En vertu de ce décret, les indigènes peuvent être soumis à des corvées qui ne doivent pas excéder 40 heures de travail par mois. Seulement, la commission, qui approuve ce système, qui trouve que cet impôt n’est pas trop lourd, qui considère que ces corvées sont légitimes, déclare en même temps que dans toutes les régions, la loi des « quarante heures » a été outrageusement violée. Quand on vous distribuera le rapport de la commission d’enquête, je vous demande d’attacher une attention spéciale — si vous ne l’avez pas fait déjà — à ce que disent les commissaires au sujet des différentes corvées imposées aux indigènes.

Elles sont de quatre espèces : l’impôt ou la corvée des arachides ; la corvée du portage ; la corvée qui oblige les indigènes à fournir des vivres et enfin, et surtout, la corvée du caoutchouc.

Je ne dirai rien de la corvée des arachides à propos de laquelle il y a eu des plaintes qui semblent avoir cessé actuellement ; mais la commission constate que les indigènes n’y sont astreints que dans une portion restreinte du territoire, dans la région des Cataractes, et que ce commerce ne rapportant aucun bénéfice à l’État, il faudra probablement remplacer cet impôt par un autre.


La corvée du portage.


En ce qui concerne la corvée du portage, je n’ai pas besoin de vous rappeler les conséquences effrayantes, meurtrières qu’elle a eues, à l’époque où l’on construisait le chemin de fer des Cataractes et avant que ce chemin de fer n’ait été construit. Des milliers de vies ont été sacrifiées sur la route de Matadi au Stanley Pool ; mais quels que soient les regrets que nous inspire cette décimation de la population indigène, tout au moins pouvons-nous, et devons-nous reconnaître, qu’elle a eu ce résultat de rendre le Congo exploitable et de dispenser aujourd’hui les indigènes de la corvée du portage dans la région même où elle fit tant de victimes. Seulement, si elle a disparu dans cette région, elle a été maintenue ailleurs.

Le service de portage est organisé d’une part vers les lacs de Kiva et du Tanganika et, d’autre part, vers l’enclave du Lado, où l’on a établi, dans ces dernières années, d’immenses dépôts de fournitures de guerre.

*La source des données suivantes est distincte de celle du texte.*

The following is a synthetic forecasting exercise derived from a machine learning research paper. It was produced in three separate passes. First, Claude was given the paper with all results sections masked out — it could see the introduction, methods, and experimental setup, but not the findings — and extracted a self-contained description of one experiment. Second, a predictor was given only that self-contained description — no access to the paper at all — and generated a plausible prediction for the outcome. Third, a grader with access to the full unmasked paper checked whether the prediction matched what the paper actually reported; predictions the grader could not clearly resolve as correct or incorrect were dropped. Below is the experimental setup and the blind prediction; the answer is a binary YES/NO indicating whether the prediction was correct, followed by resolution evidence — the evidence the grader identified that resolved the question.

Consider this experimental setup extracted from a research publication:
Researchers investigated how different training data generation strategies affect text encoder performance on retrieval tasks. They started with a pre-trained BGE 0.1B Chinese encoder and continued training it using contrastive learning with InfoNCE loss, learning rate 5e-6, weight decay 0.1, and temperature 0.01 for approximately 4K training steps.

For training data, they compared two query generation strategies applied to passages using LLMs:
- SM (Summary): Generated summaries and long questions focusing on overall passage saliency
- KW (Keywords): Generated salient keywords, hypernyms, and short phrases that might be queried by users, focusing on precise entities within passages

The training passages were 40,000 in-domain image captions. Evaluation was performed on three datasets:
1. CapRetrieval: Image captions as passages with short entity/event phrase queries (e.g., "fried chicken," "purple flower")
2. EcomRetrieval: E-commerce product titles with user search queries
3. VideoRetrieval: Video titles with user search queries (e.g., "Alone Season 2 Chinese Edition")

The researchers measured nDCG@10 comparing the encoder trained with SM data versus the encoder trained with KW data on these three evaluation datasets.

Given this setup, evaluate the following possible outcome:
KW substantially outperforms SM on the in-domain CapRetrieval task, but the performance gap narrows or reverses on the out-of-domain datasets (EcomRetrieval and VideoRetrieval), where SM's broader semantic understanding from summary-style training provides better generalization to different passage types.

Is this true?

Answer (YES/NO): YES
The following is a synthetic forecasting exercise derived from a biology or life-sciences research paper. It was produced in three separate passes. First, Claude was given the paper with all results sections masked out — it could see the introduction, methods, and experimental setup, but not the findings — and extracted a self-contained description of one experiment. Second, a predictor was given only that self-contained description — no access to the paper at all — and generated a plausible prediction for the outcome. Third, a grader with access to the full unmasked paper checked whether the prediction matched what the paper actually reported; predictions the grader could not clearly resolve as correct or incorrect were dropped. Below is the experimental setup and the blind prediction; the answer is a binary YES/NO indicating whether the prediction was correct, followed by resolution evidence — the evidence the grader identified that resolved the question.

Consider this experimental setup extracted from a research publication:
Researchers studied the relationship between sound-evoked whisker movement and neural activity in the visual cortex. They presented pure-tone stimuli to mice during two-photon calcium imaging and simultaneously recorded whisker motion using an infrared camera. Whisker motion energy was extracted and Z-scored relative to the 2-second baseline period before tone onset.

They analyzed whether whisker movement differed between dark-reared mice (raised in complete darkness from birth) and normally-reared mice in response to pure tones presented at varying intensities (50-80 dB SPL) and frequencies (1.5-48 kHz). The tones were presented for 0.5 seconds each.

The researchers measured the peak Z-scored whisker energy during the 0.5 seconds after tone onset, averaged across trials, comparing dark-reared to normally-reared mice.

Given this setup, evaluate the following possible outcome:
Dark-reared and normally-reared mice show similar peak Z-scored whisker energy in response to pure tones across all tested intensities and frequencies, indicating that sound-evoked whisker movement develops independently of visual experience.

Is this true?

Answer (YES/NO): YES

Or, la commission constate, sur le rapport d’un grand nombre de missionnaires, que ce système de portage « aboutit à la destruction partielle des populations qui y sont soumises ».


La corvée des vivres.


Vient ensuite la corvée des vivres. Les indigènes sont obligés de fournir différentes denrées, et notamment du pain de manioc (chikwangue), aux postes établis par l’État.

La commission constate que ces obligations, en elles-mêmes sont relativement légères : planter du manioc, le préparer, le cuire, le porter, ce sont des travaux agricoles ou ménagers auxquels les femmes indigènes sont habituées depuis longtemps.

Mais on ajoute que, dans certaines régions où il existe des stations militaires, par exemple à Coquilhatville, ce système de prestation des vivres entraîne des conséquences funestes pour la population. Vous allez immédiatement comprendre pourquoi.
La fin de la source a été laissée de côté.